—Diez minutos —digo—, y estaremos fuera de esta lata.
Andrew sonríe, despega la espalda del asiento y se dispone a guardar el mp3.
No estoy muy segura de por qué me he sentido impulsada a decírselo.
—¿Has dormido mejor? —pregunta mientras cierra la cremallera de la bolsa.
—La verdad es que sí —respondo, y me llevo la mano a la nuca, donde esta vez no noto los músculos tensos—. Gracias por la idea involuntaria.
—De nada —contesta con una gran sonrisa.
—¿Denver? —pregunta, mirándome.
Supongo que me pregunta si es la próxima parada.
—Sí, a casi siete horas de distancia.
Andrew sacude la cabeza, al parecer tan poco contento con semejante cantidad de horas como yo.
Diez minutos después, el autobús entra en la estación de Garden City. Hay el triple de gente en esta estación que en la anterior, y eso me preocupa. Me abro camino por la terminal y voy directa al primer asiento que veo, ya que se ocupan de prisa.

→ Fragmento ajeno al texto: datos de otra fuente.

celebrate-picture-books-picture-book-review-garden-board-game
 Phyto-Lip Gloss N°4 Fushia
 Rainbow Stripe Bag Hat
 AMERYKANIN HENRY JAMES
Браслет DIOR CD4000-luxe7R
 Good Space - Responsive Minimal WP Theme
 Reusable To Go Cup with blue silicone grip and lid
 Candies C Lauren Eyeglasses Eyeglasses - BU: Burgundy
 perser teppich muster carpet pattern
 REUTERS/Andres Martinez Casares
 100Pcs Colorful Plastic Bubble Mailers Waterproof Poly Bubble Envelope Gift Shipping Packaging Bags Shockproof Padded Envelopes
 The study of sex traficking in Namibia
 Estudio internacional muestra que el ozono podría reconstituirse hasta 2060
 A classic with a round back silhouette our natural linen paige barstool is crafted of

Andrew da la vuelta a la esquina, bajo la señal que indica dónde están las máquinas expendedoras, y vuelve con un Mountain Dew y una bolsa de patatas fritas.
Se sienta a mi lado y abre la lata de refresco.
—¿Qué? —pregunta, mirándome.
No era consciente de que lo he estado mirando con cara de asco mientras engullía el refresco.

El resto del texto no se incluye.